Hang on, to be clear, low blood sugars do NOT harm your baby. High blood sugars absolutely can harm your baby, but lows do not.
You're probably not on the US measuring system but my endocrinologist told me not to treat a low blood sugar unless it went under 60. I'm a diabetic all the time, not just when pregnant, and that's lower than what is normal for a diabetic. Lower blood sugars are natural in pregnancy. Women who aren't diabetic have naturally lowered blood sugars and they want gestational diabetics to emulate what happens to other women as closely as possible.
What kind of numbers are you talking about? How low is low?
If you do have a low blood sugar, here is how you treat it: take 15 carbohydrates worth of fast sugar, such as 4 oz of orange juice or sugary soda. Then eat something that is a carb plus protein, such as a peanut butter sandwich. If you're really low you might have to repeat the OJ. However, you don't want your sugar to go too high so you need to monitor before you take more of the OJ. You should see your sugar go up in about 15-20 minutes from the orange juice, and the sandwich is to help keep it up so it doesn't drop further.

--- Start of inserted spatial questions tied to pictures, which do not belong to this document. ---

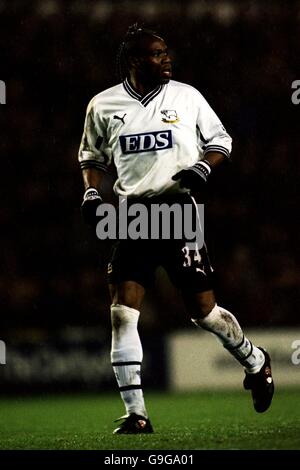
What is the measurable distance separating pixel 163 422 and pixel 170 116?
2449 mm

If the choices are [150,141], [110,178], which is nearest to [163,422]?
[150,141]

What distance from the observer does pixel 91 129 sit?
6141 millimetres

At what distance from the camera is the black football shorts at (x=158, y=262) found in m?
5.78

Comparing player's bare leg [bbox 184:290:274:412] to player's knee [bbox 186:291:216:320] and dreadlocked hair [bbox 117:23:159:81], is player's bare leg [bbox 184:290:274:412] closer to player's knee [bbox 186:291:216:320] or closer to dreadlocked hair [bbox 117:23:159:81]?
player's knee [bbox 186:291:216:320]

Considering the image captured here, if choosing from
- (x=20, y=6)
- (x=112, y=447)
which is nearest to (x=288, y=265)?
(x=20, y=6)

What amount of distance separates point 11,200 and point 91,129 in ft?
29.1

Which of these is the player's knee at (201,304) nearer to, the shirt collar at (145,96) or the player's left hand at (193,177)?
the player's left hand at (193,177)

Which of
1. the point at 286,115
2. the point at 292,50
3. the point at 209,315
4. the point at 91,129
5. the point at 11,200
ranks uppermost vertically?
the point at 292,50

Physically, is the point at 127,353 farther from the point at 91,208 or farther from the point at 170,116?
the point at 170,116

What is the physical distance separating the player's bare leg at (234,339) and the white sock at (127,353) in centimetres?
42

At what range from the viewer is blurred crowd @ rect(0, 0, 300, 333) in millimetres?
14023
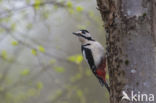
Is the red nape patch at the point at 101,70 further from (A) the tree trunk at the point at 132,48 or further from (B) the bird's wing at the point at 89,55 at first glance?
(A) the tree trunk at the point at 132,48

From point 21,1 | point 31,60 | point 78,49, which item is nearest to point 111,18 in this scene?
point 21,1

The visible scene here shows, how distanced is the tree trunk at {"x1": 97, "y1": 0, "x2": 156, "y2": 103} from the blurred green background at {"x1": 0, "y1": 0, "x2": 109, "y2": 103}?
2254mm

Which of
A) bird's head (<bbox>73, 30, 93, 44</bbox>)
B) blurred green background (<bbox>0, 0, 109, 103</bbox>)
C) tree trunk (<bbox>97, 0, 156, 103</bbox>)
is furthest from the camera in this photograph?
blurred green background (<bbox>0, 0, 109, 103</bbox>)

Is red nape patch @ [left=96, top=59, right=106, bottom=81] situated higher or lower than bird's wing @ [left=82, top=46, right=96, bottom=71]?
lower

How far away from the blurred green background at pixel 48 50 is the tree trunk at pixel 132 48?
2.25 metres

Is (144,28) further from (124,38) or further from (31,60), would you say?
(31,60)

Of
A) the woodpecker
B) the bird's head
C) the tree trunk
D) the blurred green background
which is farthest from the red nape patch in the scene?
the tree trunk

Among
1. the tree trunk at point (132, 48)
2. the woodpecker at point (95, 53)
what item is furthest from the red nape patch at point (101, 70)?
the tree trunk at point (132, 48)

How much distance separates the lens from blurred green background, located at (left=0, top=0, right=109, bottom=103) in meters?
4.54

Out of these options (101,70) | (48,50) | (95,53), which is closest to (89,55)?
(95,53)

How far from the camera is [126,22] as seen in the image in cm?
173

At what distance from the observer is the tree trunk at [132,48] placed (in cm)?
162

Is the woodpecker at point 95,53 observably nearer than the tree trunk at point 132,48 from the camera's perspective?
No

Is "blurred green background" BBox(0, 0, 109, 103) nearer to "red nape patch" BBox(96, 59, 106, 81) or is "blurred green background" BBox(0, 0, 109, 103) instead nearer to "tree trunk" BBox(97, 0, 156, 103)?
"red nape patch" BBox(96, 59, 106, 81)
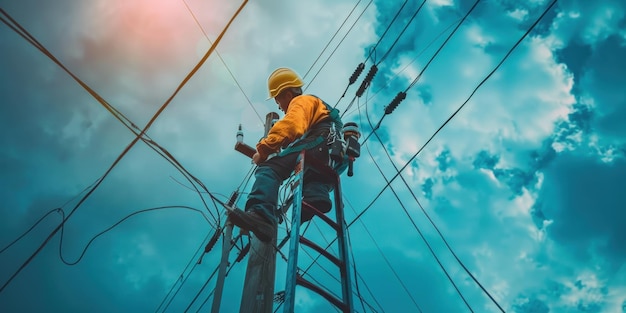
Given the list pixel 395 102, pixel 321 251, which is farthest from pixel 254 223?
pixel 395 102

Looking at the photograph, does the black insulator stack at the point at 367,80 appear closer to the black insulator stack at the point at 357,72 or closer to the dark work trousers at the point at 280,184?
the black insulator stack at the point at 357,72

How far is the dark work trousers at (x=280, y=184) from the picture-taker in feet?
12.1

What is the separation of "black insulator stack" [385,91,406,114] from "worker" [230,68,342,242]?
0.97 meters

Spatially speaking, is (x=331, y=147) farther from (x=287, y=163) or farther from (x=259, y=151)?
(x=259, y=151)

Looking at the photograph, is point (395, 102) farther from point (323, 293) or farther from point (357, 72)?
point (323, 293)

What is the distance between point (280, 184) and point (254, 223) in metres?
0.76

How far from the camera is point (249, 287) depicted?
10.3 ft

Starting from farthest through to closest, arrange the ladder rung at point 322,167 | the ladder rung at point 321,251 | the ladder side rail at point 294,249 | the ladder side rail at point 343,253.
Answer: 1. the ladder rung at point 322,167
2. the ladder rung at point 321,251
3. the ladder side rail at point 343,253
4. the ladder side rail at point 294,249

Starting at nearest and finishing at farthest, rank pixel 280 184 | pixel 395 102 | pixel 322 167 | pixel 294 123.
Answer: pixel 294 123
pixel 280 184
pixel 322 167
pixel 395 102

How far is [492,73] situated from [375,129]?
2074 millimetres

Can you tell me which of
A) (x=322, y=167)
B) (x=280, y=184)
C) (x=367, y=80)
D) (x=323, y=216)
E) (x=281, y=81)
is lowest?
(x=323, y=216)

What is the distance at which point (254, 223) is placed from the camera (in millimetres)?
3455

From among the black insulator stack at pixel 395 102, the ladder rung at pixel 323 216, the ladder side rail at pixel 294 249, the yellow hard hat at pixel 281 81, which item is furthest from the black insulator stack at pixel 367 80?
the ladder rung at pixel 323 216

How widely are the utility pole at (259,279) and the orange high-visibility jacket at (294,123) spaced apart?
0.85 m
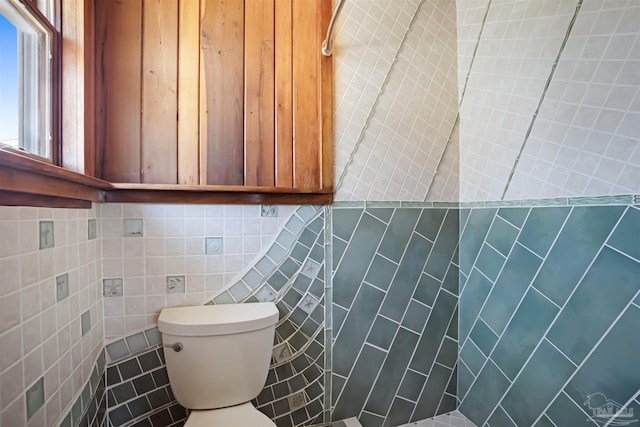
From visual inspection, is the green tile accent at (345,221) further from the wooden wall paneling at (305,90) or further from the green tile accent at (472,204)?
the green tile accent at (472,204)

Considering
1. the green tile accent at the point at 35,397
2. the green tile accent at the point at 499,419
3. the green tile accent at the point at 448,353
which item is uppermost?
the green tile accent at the point at 35,397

Edit: Sorry it's hours later, I'm in the us and it's morning here for me now.
4.5 mmol/l = 81 mg/dl in my measurements, so by my endocrinologist's instructions you are not low enough to treat it. I emphathize totally - I hate the feeling of low sugars!
There's something else to consider. When you have had high blood sugars for a while, you "feel" a low blood sugar at a higher place than you would if your sugars had been normal. The fact that you're feeling low at about 80 means you probably had high sugars for a while. It's not dangerously low, it's completely within normal range. It just feels low because your sugars were previously too high.
60 mg/dl = 3.33333 mmol/l - that's the bottom of the range that my doctor gave me. Granted, that definitely feels low to me and I have treated a sugar at 64. But you do have some breathing room and you should expect to feel a little wonky until your system is used to running on lower sugars - lower but completely normal and healthy blood sugars.
The key if you're having lows is to keep testing. Test right before you eat and 1 hour after. If you're only testing 1 hour after you're not seeing your blood sugar at its lowest. It could be starting at about 80 and ending at about 80 (this happens sometimes) or it could be starting way lower and ending up there. So test both times. Good luck, and hopefully you can speak to your doctor soon.